Increasing your memory is an option of course and can sometimes be the right call to get a job properly tuned. However, if you are doing a workload that is streaming data that far exceeds your memory then this lever can be tuned only so far. If that’s your use case, you’ll need to use different levers to get your job running successfully. See below for more.

Number of cores

Controlled by the spark.cores.max property. IMHO, I think a better name for this would of been spark.threads.max. Because ultimately, this is a lever that controls parallelism. By default, Spark will use the toal number of cores on the box, but you can “oversubscribe” Spark to utilize more. Setting SPARK_WORKER_CORES to something higher will do the trick. You’ll definitely want to do this if your workloads have even a modest amount of I/O wait for things like API calls or one off disk lookups.

So given that it’s more approriate to think about this setting as a level of parellelism, it’s important to understand how this parellelism relates to the other two main levers for tuning.

Simply put, if you can process more things at once, you need more memory. Let’s expand on that.

If for example, you can process 20 tasks at a time on a given executor. That means whatever memory is needed by a transform or action function needs 20 times that amount in order to not hit an OOME. So in that sense, while it may seem like jacking up your parallelism just makes things go fast, you will likely need to tune other levers in conjunction.

If you are increasing spark.cores.max, you may also want to increase your parititon size and/or spark.executor.memory. Increasing partitions doesn’t require additional resources and is a much cheaper way to get your job running smoothly.

Conversely, if you can’t increase partition size for some reason, lowering your spark.cores.max will reduce the amount of memory needed to process a task/partition. Also, you can increase the number of executors as this will spread the load across more JVM’s and relieve memory pressure.

Partition Size

The Partition size is akin to the old Hadoop Input Split settings. This controls how Spark is going to chunk up your work before it feeds it to your RDD, action, or transformation function.
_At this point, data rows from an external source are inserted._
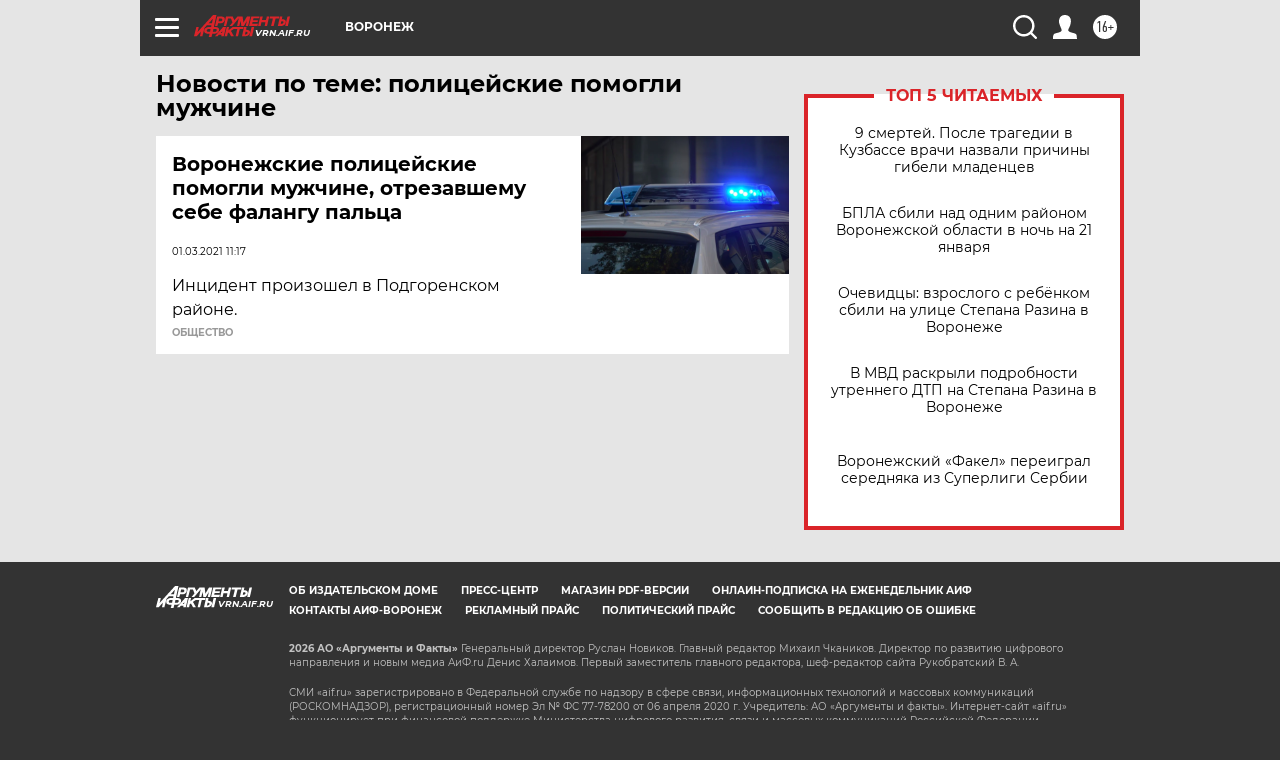

--- FILE ---
content_type: text/html
request_url: https://tns-counter.ru/nc01a**R%3Eundefined*aif_ru/ru/UTF-8/tmsec=aif_ru/161192252***
body_size: -71
content:
AA57750C6970D7F3X1769002995:AA57750C6970D7F3X1769002995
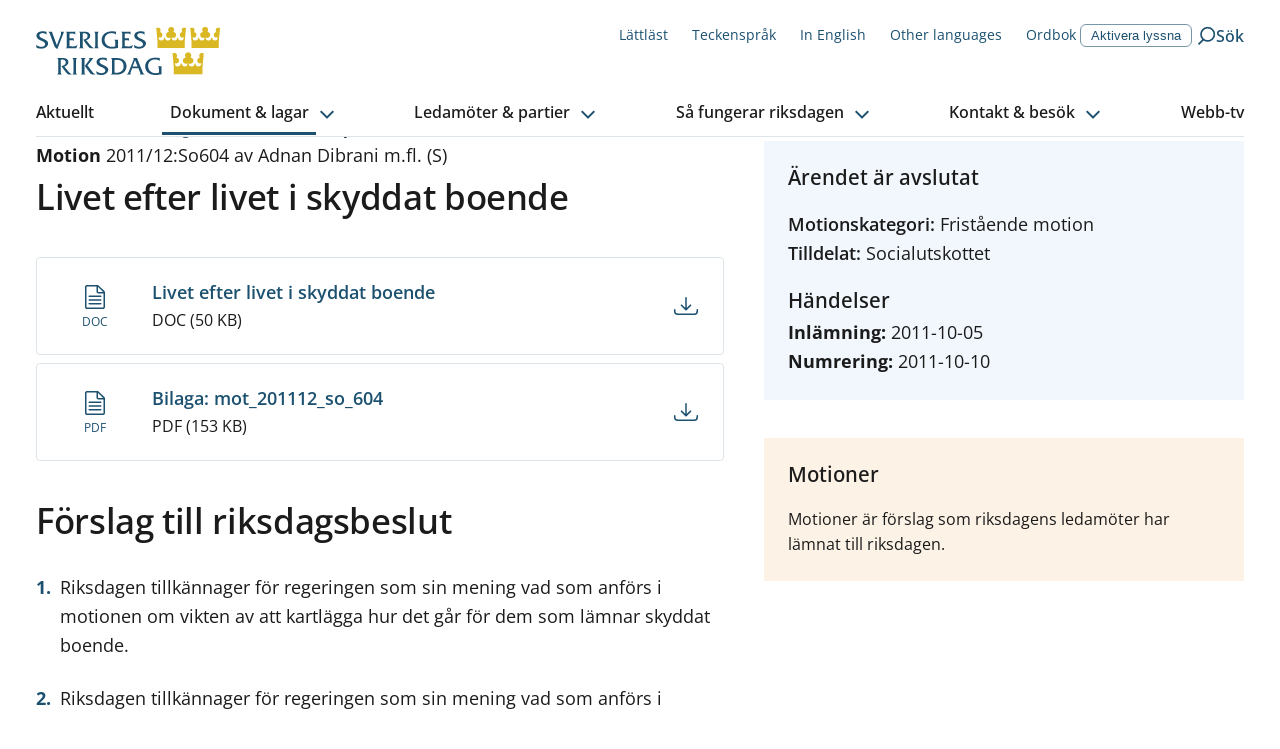

--- FILE ---
content_type: text/plain; charset=UTF-8
request_url: https://socket.riksdagen.se/socket.io/?EIO=4&transport=polling&t=PltcJ9A&sid=VNVebFhxDbO0VnkZLell
body_size: 74
content:
40{"sid":"n0j7UM1dIQFgDr3sLelp"}42["livemetadata.load",{"liveVideos":[]}]

--- FILE ---
content_type: text/plain; charset=UTF-8
request_url: https://socket.riksdagen.se/socket.io/?EIO=4&transport=polling&t=PltcIxf
body_size: 118
content:
0{"sid":"VNVebFhxDbO0VnkZLell","upgrades":["websocket"],"pingInterval":25000,"pingTimeout":20000,"maxPayload":1000000}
This setting becomes crucial when you start employing transformations that require a FlatMapFunction like mapPartitions and mapPartitionsToPair. The reason is, inside these transformations, you are given an Iterable. When that happens, you have to maintain some kind of data structure like a List or Map in local memory in order to return an Iterable.

Take the example below:

public Iterable<Tuple2<String, MyObject>> call(Iterator<CassandraRow> cassandraRowIterator) throws Exception {
    List<Tuple2<String, MyObject>> results = Lists.newArrayList ();

    while (cassandraRowIterator.hasNext ()) {
        MyObject myObj = cassandraRowIterator.next().getBytes(0).array()

        results.add (new Tuple2<>(String.valueOf(myObj.getId())), myObj));
    return results;

The results list is going to be your gating factor here w/r/t whatever you have set for spark.executor.memory mentioned above. If you configure these two settings incorrectly, you will run out of memory.

To combat this, you can increase the number of partitions on your RDD or add a repartition step on an existing RDD before calling into your transformation function. This will make your data smaller and fit into the confines of the heap size you set via spark.executor.memory and (in this example, make results smaller).

You could also just use a plain old map transform but you are likely to lose data locality provided by the mapPartitions* functions which will increase processing time.